One of the first issues will always be whether or not you already have a court order. Holidays are almost always specifically addressed in custody orders. The majority of the time, these holidays will either be split by the parents or alternating years. There will also be specific drop off and pick up times. Parents with these orders need to understand that the holiday time provisions override the provisions for regular visitation. For example, if a father has every other weekend visitation, if it is the mother’s year to have the child for Easter, the mother will get the child for the holiday, even if it would have otherwise been father’s visitation time.
If parents do not yet have a custody order, they should carefully consider what would be the best holiday schedule to fit their family. Parents should think about the traditions that they have and that they would like to see carried on, and attempt to fashion a holiday schedule to suit their family’s particular needs. Parents should not always assume that the children should always be with half-siblings on major holidays. Although the courts do not overlook the importance of bonding between half-siblings, the right of a parent to spend time with a child will override that consideration.

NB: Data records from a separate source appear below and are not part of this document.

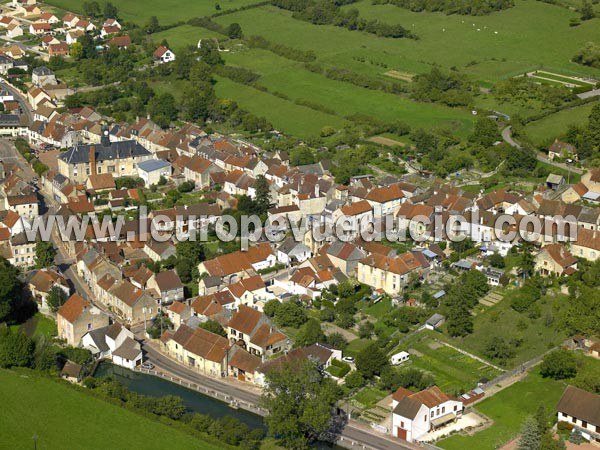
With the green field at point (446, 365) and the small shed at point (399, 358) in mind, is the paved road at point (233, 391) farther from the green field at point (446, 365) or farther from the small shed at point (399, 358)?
the small shed at point (399, 358)

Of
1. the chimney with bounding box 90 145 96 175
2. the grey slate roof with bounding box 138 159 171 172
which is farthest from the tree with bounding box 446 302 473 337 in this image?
the chimney with bounding box 90 145 96 175

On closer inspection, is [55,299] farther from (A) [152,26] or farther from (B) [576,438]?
(A) [152,26]

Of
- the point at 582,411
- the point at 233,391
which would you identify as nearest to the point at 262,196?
the point at 233,391

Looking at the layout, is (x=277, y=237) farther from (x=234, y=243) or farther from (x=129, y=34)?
(x=129, y=34)

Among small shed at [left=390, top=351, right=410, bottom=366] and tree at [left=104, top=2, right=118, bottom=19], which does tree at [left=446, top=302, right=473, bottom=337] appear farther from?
tree at [left=104, top=2, right=118, bottom=19]

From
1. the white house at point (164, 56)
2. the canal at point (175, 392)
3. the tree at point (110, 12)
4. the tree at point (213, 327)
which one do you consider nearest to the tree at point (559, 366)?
the canal at point (175, 392)

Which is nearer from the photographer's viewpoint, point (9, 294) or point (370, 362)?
point (370, 362)

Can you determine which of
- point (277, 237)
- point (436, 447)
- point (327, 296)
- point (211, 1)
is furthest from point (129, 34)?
point (436, 447)
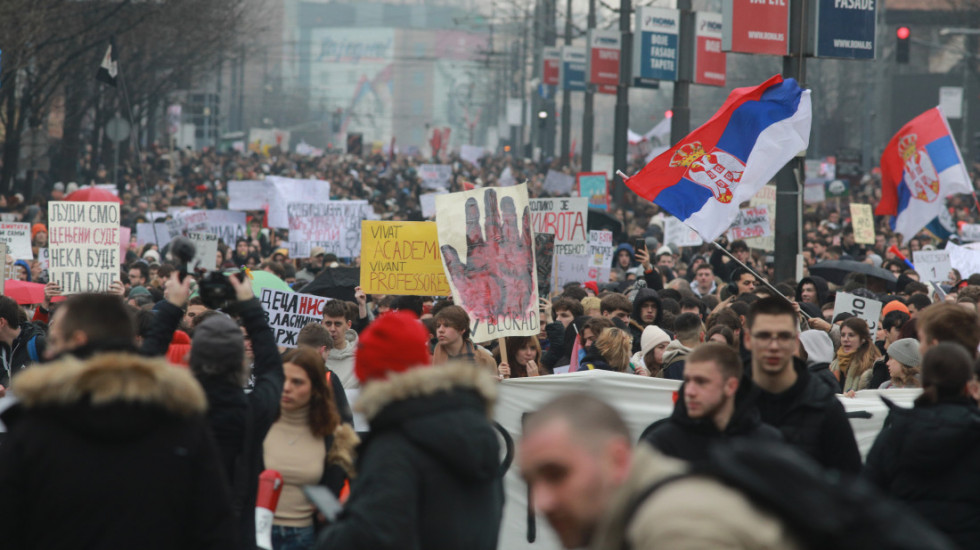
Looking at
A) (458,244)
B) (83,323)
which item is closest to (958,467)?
(83,323)

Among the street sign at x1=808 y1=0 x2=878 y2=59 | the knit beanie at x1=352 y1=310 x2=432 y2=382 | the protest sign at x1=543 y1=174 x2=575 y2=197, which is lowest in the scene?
the knit beanie at x1=352 y1=310 x2=432 y2=382

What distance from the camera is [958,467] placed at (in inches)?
166

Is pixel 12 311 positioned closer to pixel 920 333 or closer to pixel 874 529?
pixel 920 333

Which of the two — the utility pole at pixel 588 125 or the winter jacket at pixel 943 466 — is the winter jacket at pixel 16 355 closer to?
the winter jacket at pixel 943 466

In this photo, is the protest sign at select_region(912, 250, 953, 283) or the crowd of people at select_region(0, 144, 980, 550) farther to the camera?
the protest sign at select_region(912, 250, 953, 283)

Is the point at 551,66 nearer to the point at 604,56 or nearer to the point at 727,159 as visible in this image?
the point at 604,56

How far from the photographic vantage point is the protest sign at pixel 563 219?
13.0 meters

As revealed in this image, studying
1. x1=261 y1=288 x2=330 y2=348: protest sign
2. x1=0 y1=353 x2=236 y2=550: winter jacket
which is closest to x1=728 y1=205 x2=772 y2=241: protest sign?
x1=261 y1=288 x2=330 y2=348: protest sign

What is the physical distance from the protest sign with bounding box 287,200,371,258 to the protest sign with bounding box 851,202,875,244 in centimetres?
742

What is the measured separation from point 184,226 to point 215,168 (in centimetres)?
3412

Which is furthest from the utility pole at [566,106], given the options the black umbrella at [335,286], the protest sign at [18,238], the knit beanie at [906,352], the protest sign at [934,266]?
the knit beanie at [906,352]

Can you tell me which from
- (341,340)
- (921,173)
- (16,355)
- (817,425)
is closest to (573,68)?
(921,173)

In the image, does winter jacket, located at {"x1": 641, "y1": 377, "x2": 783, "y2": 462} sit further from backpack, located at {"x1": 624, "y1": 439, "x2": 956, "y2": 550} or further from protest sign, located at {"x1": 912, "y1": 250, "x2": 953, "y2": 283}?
protest sign, located at {"x1": 912, "y1": 250, "x2": 953, "y2": 283}

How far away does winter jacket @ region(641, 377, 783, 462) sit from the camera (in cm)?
419
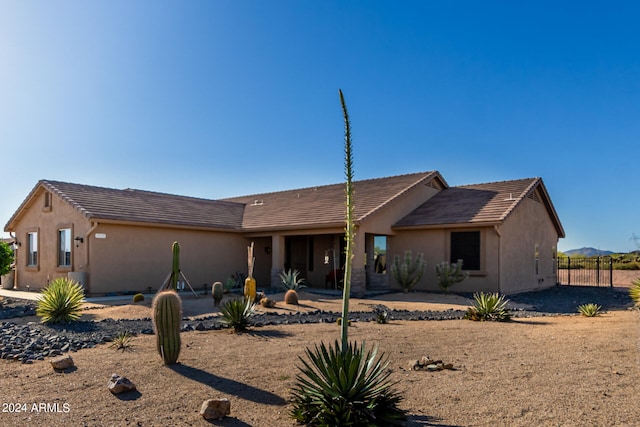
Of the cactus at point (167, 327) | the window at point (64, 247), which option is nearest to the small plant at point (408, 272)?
the window at point (64, 247)

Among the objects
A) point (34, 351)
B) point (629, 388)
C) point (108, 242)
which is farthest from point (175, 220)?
point (629, 388)

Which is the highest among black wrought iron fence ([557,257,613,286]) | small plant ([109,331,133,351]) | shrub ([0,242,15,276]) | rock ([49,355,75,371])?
shrub ([0,242,15,276])

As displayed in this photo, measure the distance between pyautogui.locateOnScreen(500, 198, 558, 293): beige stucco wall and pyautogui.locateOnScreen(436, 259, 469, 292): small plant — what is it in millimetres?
1621

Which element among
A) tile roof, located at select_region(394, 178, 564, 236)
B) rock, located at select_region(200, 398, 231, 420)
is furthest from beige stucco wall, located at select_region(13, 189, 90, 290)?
rock, located at select_region(200, 398, 231, 420)

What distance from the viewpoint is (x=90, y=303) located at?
1606 centimetres

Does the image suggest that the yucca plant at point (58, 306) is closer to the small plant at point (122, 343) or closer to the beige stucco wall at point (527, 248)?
the small plant at point (122, 343)

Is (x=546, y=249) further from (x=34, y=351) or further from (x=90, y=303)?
(x=34, y=351)

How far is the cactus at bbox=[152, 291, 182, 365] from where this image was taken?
7148mm

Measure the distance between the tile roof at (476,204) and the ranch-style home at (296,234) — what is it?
57 millimetres

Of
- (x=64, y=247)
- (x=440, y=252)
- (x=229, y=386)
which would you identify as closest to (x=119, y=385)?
(x=229, y=386)

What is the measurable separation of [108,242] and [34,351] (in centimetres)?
1108

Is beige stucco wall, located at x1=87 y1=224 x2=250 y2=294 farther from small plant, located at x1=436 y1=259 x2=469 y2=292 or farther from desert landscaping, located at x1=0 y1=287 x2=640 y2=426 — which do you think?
desert landscaping, located at x1=0 y1=287 x2=640 y2=426

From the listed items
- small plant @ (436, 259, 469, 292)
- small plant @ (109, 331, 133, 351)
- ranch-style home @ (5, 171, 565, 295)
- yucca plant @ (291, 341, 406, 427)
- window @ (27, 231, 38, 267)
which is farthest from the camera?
window @ (27, 231, 38, 267)

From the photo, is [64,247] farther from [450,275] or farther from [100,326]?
[450,275]
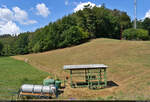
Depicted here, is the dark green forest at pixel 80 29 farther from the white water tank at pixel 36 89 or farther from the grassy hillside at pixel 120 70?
the white water tank at pixel 36 89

Creating an agreed holiday schedule between the parents has significant advantages. For one thing, as mentioned above, the parents can take into account their respective families’ own traditions. For another, parents are able to make time for two celebrations of the same holiday. Parents can, for example, make sure that each parent has the ability to have a large Thanksgiving celebration with the child by providing each parent with a couple of the days during Thanksgiving break. Finally, parents can carve out exceptions or time differences for particular holidays. Halloween, for example, is one holiday when having a “standard” exchange time of 6 pm could be very inconvenient. Parents should be mindful of this when making their own schedule.